Im Eilschritt auf den Brexit zu

Nach seinem haushohen Wahlsieg treibt der britische Premierminister Boris Johnson die Brexit-Vorbereitungen rasant voran. Gleichzeitig will er den Regierungsapparat völlig umkrempeln, wie Mitarbeiter in verschiedenen Sonntagszeitungen ankündigten. Unterdessen wuchs der Druck auf Labour-Chef Jeremy Corbyn, zurückzutreten.

Die britische Regierungwill noch vor Weihnachten das Gesetz zum EU-Austritt wieder dem Parlament vorlegen. Der wichtigste Wählerauftrag laute, den Brexit zu vollziehen, sagte Vize-Finanzminister Rishi Sunak am Sonntag dem Sender BBC. Kurz nach dem Brexit-Gesetz werde die Regierung von Premierminister Boris Johnson ihren neuen Haushalt präsentieren. Johnson hat wiederholt angekündigt, Großbritannien am 31. Jänner aus der EU führen zu wollen.

Die im Wahlkampf versprochene Erhöhung der Ausgaben im Gesundheitswesen solle dabei gesetzlich verankert werden, sagte Sunak. Dies habe in der Innenpolitik höchste Priorität. Bisher war die Verabschiedung der dafür notwendigen Gesetze am Widerstand im Parlament gescheitert. Johnsons Konservative gewannen allerdings bei der Wahl am vergangenen Donnerstag eine deutliche Mehrheit.

• [Aufgaben]:
**1.** Prüfen Sie, ob die folgenden Aussagen mit dem Textauszug übereinstimmen. Antworten Sie jeweils mit Ja oder Nein und zitieren Sie die ausschlaggebenden Worte wörtlich.
(a) Rishi Sunak äußerte sich am Sonntag gegenüber dem Sender BBC.
(b) Johnson will Großbritannien am 31. Jänner aus der EU führen.
(c) Die Regierung will ihren neuen Haushalt noch vor dem Brexit-Gesetz präsentieren.
**2.** Schreiben Sie aus dem Textauszug die Passage heraus, die mit „Die britische Regierungwill“ beginnt und sich bis einschließlich „eine deutliche Mehrheit.“ erstreckt.

• [Daten]:

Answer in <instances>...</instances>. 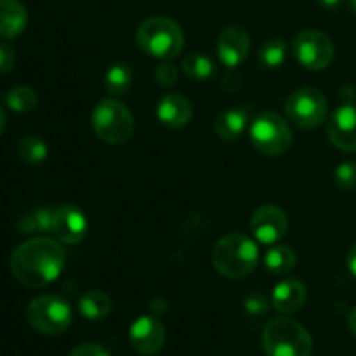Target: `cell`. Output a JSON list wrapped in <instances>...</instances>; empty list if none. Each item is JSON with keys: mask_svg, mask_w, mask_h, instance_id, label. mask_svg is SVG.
<instances>
[{"mask_svg": "<svg viewBox=\"0 0 356 356\" xmlns=\"http://www.w3.org/2000/svg\"><path fill=\"white\" fill-rule=\"evenodd\" d=\"M66 264V252L56 240L47 236L30 238L10 256V271L28 289L47 287L58 280Z\"/></svg>", "mask_w": 356, "mask_h": 356, "instance_id": "obj_1", "label": "cell"}, {"mask_svg": "<svg viewBox=\"0 0 356 356\" xmlns=\"http://www.w3.org/2000/svg\"><path fill=\"white\" fill-rule=\"evenodd\" d=\"M212 263L222 277L238 280L256 270L259 263V249L249 236L242 233H229L214 245Z\"/></svg>", "mask_w": 356, "mask_h": 356, "instance_id": "obj_2", "label": "cell"}, {"mask_svg": "<svg viewBox=\"0 0 356 356\" xmlns=\"http://www.w3.org/2000/svg\"><path fill=\"white\" fill-rule=\"evenodd\" d=\"M136 44L146 54L170 61L177 58L184 47V35L179 24L170 17H149L139 24L136 31Z\"/></svg>", "mask_w": 356, "mask_h": 356, "instance_id": "obj_3", "label": "cell"}, {"mask_svg": "<svg viewBox=\"0 0 356 356\" xmlns=\"http://www.w3.org/2000/svg\"><path fill=\"white\" fill-rule=\"evenodd\" d=\"M263 350L268 356H312L313 339L301 323L280 316L264 327Z\"/></svg>", "mask_w": 356, "mask_h": 356, "instance_id": "obj_4", "label": "cell"}, {"mask_svg": "<svg viewBox=\"0 0 356 356\" xmlns=\"http://www.w3.org/2000/svg\"><path fill=\"white\" fill-rule=\"evenodd\" d=\"M92 131L108 145H122L134 132V117L124 103L117 99L99 101L92 111Z\"/></svg>", "mask_w": 356, "mask_h": 356, "instance_id": "obj_5", "label": "cell"}, {"mask_svg": "<svg viewBox=\"0 0 356 356\" xmlns=\"http://www.w3.org/2000/svg\"><path fill=\"white\" fill-rule=\"evenodd\" d=\"M250 141L254 148L268 156L284 155L292 145V131L287 120L275 111H263L250 122Z\"/></svg>", "mask_w": 356, "mask_h": 356, "instance_id": "obj_6", "label": "cell"}, {"mask_svg": "<svg viewBox=\"0 0 356 356\" xmlns=\"http://www.w3.org/2000/svg\"><path fill=\"white\" fill-rule=\"evenodd\" d=\"M72 318L68 301L54 294L38 296L26 308V320L31 329L45 336H58L68 330Z\"/></svg>", "mask_w": 356, "mask_h": 356, "instance_id": "obj_7", "label": "cell"}, {"mask_svg": "<svg viewBox=\"0 0 356 356\" xmlns=\"http://www.w3.org/2000/svg\"><path fill=\"white\" fill-rule=\"evenodd\" d=\"M285 113L289 120L301 129H315L323 124L329 115V103L323 92L313 87H305L285 101Z\"/></svg>", "mask_w": 356, "mask_h": 356, "instance_id": "obj_8", "label": "cell"}, {"mask_svg": "<svg viewBox=\"0 0 356 356\" xmlns=\"http://www.w3.org/2000/svg\"><path fill=\"white\" fill-rule=\"evenodd\" d=\"M292 52L305 68L325 70L334 59V44L322 31L305 30L292 40Z\"/></svg>", "mask_w": 356, "mask_h": 356, "instance_id": "obj_9", "label": "cell"}, {"mask_svg": "<svg viewBox=\"0 0 356 356\" xmlns=\"http://www.w3.org/2000/svg\"><path fill=\"white\" fill-rule=\"evenodd\" d=\"M250 229L257 242L264 245H273L287 233L289 219L277 205H263L254 212L250 219Z\"/></svg>", "mask_w": 356, "mask_h": 356, "instance_id": "obj_10", "label": "cell"}, {"mask_svg": "<svg viewBox=\"0 0 356 356\" xmlns=\"http://www.w3.org/2000/svg\"><path fill=\"white\" fill-rule=\"evenodd\" d=\"M129 339L139 355L152 356L159 353L165 344V329L159 318L143 315L132 322Z\"/></svg>", "mask_w": 356, "mask_h": 356, "instance_id": "obj_11", "label": "cell"}, {"mask_svg": "<svg viewBox=\"0 0 356 356\" xmlns=\"http://www.w3.org/2000/svg\"><path fill=\"white\" fill-rule=\"evenodd\" d=\"M87 218L76 205L65 204L54 209V222H52V233L59 242L66 245H76L82 242L87 235Z\"/></svg>", "mask_w": 356, "mask_h": 356, "instance_id": "obj_12", "label": "cell"}, {"mask_svg": "<svg viewBox=\"0 0 356 356\" xmlns=\"http://www.w3.org/2000/svg\"><path fill=\"white\" fill-rule=\"evenodd\" d=\"M329 139L343 152H356V104H341L327 125Z\"/></svg>", "mask_w": 356, "mask_h": 356, "instance_id": "obj_13", "label": "cell"}, {"mask_svg": "<svg viewBox=\"0 0 356 356\" xmlns=\"http://www.w3.org/2000/svg\"><path fill=\"white\" fill-rule=\"evenodd\" d=\"M219 59L228 68H236L245 61L250 51V38L243 28L229 26L219 35L218 45H216Z\"/></svg>", "mask_w": 356, "mask_h": 356, "instance_id": "obj_14", "label": "cell"}, {"mask_svg": "<svg viewBox=\"0 0 356 356\" xmlns=\"http://www.w3.org/2000/svg\"><path fill=\"white\" fill-rule=\"evenodd\" d=\"M156 117L167 127L181 129L193 117V106L183 94H167L156 106Z\"/></svg>", "mask_w": 356, "mask_h": 356, "instance_id": "obj_15", "label": "cell"}, {"mask_svg": "<svg viewBox=\"0 0 356 356\" xmlns=\"http://www.w3.org/2000/svg\"><path fill=\"white\" fill-rule=\"evenodd\" d=\"M306 299H308V292H306L305 284L294 280V278L280 282L271 294V302L277 312L284 313V315L299 312L306 305Z\"/></svg>", "mask_w": 356, "mask_h": 356, "instance_id": "obj_16", "label": "cell"}, {"mask_svg": "<svg viewBox=\"0 0 356 356\" xmlns=\"http://www.w3.org/2000/svg\"><path fill=\"white\" fill-rule=\"evenodd\" d=\"M28 13L19 0H0V37L16 38L26 30Z\"/></svg>", "mask_w": 356, "mask_h": 356, "instance_id": "obj_17", "label": "cell"}, {"mask_svg": "<svg viewBox=\"0 0 356 356\" xmlns=\"http://www.w3.org/2000/svg\"><path fill=\"white\" fill-rule=\"evenodd\" d=\"M250 111L245 108H233L218 115L216 118V134L225 141H235L249 127Z\"/></svg>", "mask_w": 356, "mask_h": 356, "instance_id": "obj_18", "label": "cell"}, {"mask_svg": "<svg viewBox=\"0 0 356 356\" xmlns=\"http://www.w3.org/2000/svg\"><path fill=\"white\" fill-rule=\"evenodd\" d=\"M79 309L87 320H103L111 313V299L103 291H89L80 298Z\"/></svg>", "mask_w": 356, "mask_h": 356, "instance_id": "obj_19", "label": "cell"}, {"mask_svg": "<svg viewBox=\"0 0 356 356\" xmlns=\"http://www.w3.org/2000/svg\"><path fill=\"white\" fill-rule=\"evenodd\" d=\"M132 70L127 63H115L113 66H110L104 76V89L110 96L120 97L124 94L129 92L132 86Z\"/></svg>", "mask_w": 356, "mask_h": 356, "instance_id": "obj_20", "label": "cell"}, {"mask_svg": "<svg viewBox=\"0 0 356 356\" xmlns=\"http://www.w3.org/2000/svg\"><path fill=\"white\" fill-rule=\"evenodd\" d=\"M264 266L270 273L287 275L294 270L296 266V252L287 245H275L264 254Z\"/></svg>", "mask_w": 356, "mask_h": 356, "instance_id": "obj_21", "label": "cell"}, {"mask_svg": "<svg viewBox=\"0 0 356 356\" xmlns=\"http://www.w3.org/2000/svg\"><path fill=\"white\" fill-rule=\"evenodd\" d=\"M183 72L188 79L197 80V82H204L209 80L216 72V66L209 56L200 54V52H191V54L184 56L183 59Z\"/></svg>", "mask_w": 356, "mask_h": 356, "instance_id": "obj_22", "label": "cell"}, {"mask_svg": "<svg viewBox=\"0 0 356 356\" xmlns=\"http://www.w3.org/2000/svg\"><path fill=\"white\" fill-rule=\"evenodd\" d=\"M47 145L38 136H24L17 143V155L26 165H40L47 159Z\"/></svg>", "mask_w": 356, "mask_h": 356, "instance_id": "obj_23", "label": "cell"}, {"mask_svg": "<svg viewBox=\"0 0 356 356\" xmlns=\"http://www.w3.org/2000/svg\"><path fill=\"white\" fill-rule=\"evenodd\" d=\"M6 104L16 113H28L35 110L38 104V96L33 89L26 86H17L7 90Z\"/></svg>", "mask_w": 356, "mask_h": 356, "instance_id": "obj_24", "label": "cell"}, {"mask_svg": "<svg viewBox=\"0 0 356 356\" xmlns=\"http://www.w3.org/2000/svg\"><path fill=\"white\" fill-rule=\"evenodd\" d=\"M287 58V42L284 38H271L259 49V65L268 70L280 68Z\"/></svg>", "mask_w": 356, "mask_h": 356, "instance_id": "obj_25", "label": "cell"}, {"mask_svg": "<svg viewBox=\"0 0 356 356\" xmlns=\"http://www.w3.org/2000/svg\"><path fill=\"white\" fill-rule=\"evenodd\" d=\"M336 184L344 191L356 190V162H344L334 172Z\"/></svg>", "mask_w": 356, "mask_h": 356, "instance_id": "obj_26", "label": "cell"}, {"mask_svg": "<svg viewBox=\"0 0 356 356\" xmlns=\"http://www.w3.org/2000/svg\"><path fill=\"white\" fill-rule=\"evenodd\" d=\"M177 76H179V72H177L176 65L169 61H163L155 70V80L160 87H172L177 82Z\"/></svg>", "mask_w": 356, "mask_h": 356, "instance_id": "obj_27", "label": "cell"}, {"mask_svg": "<svg viewBox=\"0 0 356 356\" xmlns=\"http://www.w3.org/2000/svg\"><path fill=\"white\" fill-rule=\"evenodd\" d=\"M35 222H37L38 233H52V222H54V209L38 207L33 211Z\"/></svg>", "mask_w": 356, "mask_h": 356, "instance_id": "obj_28", "label": "cell"}, {"mask_svg": "<svg viewBox=\"0 0 356 356\" xmlns=\"http://www.w3.org/2000/svg\"><path fill=\"white\" fill-rule=\"evenodd\" d=\"M16 65V51L10 45L0 44V73H9Z\"/></svg>", "mask_w": 356, "mask_h": 356, "instance_id": "obj_29", "label": "cell"}, {"mask_svg": "<svg viewBox=\"0 0 356 356\" xmlns=\"http://www.w3.org/2000/svg\"><path fill=\"white\" fill-rule=\"evenodd\" d=\"M245 309L250 315H261L268 312V301L263 294H250L245 298Z\"/></svg>", "mask_w": 356, "mask_h": 356, "instance_id": "obj_30", "label": "cell"}, {"mask_svg": "<svg viewBox=\"0 0 356 356\" xmlns=\"http://www.w3.org/2000/svg\"><path fill=\"white\" fill-rule=\"evenodd\" d=\"M68 356H111L110 351L106 348H103L101 344L96 343H86L76 346Z\"/></svg>", "mask_w": 356, "mask_h": 356, "instance_id": "obj_31", "label": "cell"}, {"mask_svg": "<svg viewBox=\"0 0 356 356\" xmlns=\"http://www.w3.org/2000/svg\"><path fill=\"white\" fill-rule=\"evenodd\" d=\"M17 229H19L23 235H30V233H37V222H35L33 212L31 214H24L17 219Z\"/></svg>", "mask_w": 356, "mask_h": 356, "instance_id": "obj_32", "label": "cell"}, {"mask_svg": "<svg viewBox=\"0 0 356 356\" xmlns=\"http://www.w3.org/2000/svg\"><path fill=\"white\" fill-rule=\"evenodd\" d=\"M346 264H348V270H350V273L356 278V245L351 247L350 254H348Z\"/></svg>", "mask_w": 356, "mask_h": 356, "instance_id": "obj_33", "label": "cell"}, {"mask_svg": "<svg viewBox=\"0 0 356 356\" xmlns=\"http://www.w3.org/2000/svg\"><path fill=\"white\" fill-rule=\"evenodd\" d=\"M348 327H350V332L356 337V306L348 313Z\"/></svg>", "mask_w": 356, "mask_h": 356, "instance_id": "obj_34", "label": "cell"}, {"mask_svg": "<svg viewBox=\"0 0 356 356\" xmlns=\"http://www.w3.org/2000/svg\"><path fill=\"white\" fill-rule=\"evenodd\" d=\"M322 7H327V9H336L343 3V0H316Z\"/></svg>", "mask_w": 356, "mask_h": 356, "instance_id": "obj_35", "label": "cell"}, {"mask_svg": "<svg viewBox=\"0 0 356 356\" xmlns=\"http://www.w3.org/2000/svg\"><path fill=\"white\" fill-rule=\"evenodd\" d=\"M3 129H6V111H3L2 106H0V136H2Z\"/></svg>", "mask_w": 356, "mask_h": 356, "instance_id": "obj_36", "label": "cell"}, {"mask_svg": "<svg viewBox=\"0 0 356 356\" xmlns=\"http://www.w3.org/2000/svg\"><path fill=\"white\" fill-rule=\"evenodd\" d=\"M350 6H351V9L356 13V0H350Z\"/></svg>", "mask_w": 356, "mask_h": 356, "instance_id": "obj_37", "label": "cell"}]
</instances>
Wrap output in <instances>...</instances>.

• [Die Antworten]:
**1.**
(a) Ja: „sagte Vize-Finanzminister Rishi Sunak am Sonntag dem Sender BBC“
(b) Ja: „Johnson hat wiederholt angekündigt, Großbritannien am 31. Jänner aus der EU führen zu wollen.“
(c) Nein: „Kurz nach dem Brexit-Gesetz werde die Regierung von Premierminister Boris Johnson ihren neuen Haushalt präsentieren.“

**2.**
Die britische Regierungwill noch vor Weihnachten das Gesetz zum EU-Austritt wieder dem Parlament vorlegen. Der wichtigste Wählerauftrag laute, den Brexit zu vollziehen, sagte Vize-Finanzminister Rishi Sunak am Sonntag dem Sender BBC. Kurz nach dem Brexit-Gesetz werde die Regierung von Premierminister Boris Johnson ihren neuen Haushalt präsentieren. Johnson hat wiederholt angekündigt, Großbritannien am 31. Jänner aus der EU führen zu wollen.

Die im Wahlkampf versprochene Erhöhung der Ausgaben im Gesundheitswesen solle dabei gesetzlich verankert werden, sagte Sunak. Dies habe in der Innenpolitik höchste Priorität. Bisher war die Verabschiedung der dafür notwendigen Gesetze am Widerstand im Parlament gescheitert. Johnsons Konservative gewannen allerdings bei der Wahl am vergangenen Donnerstag eine deutliche Mehrheit.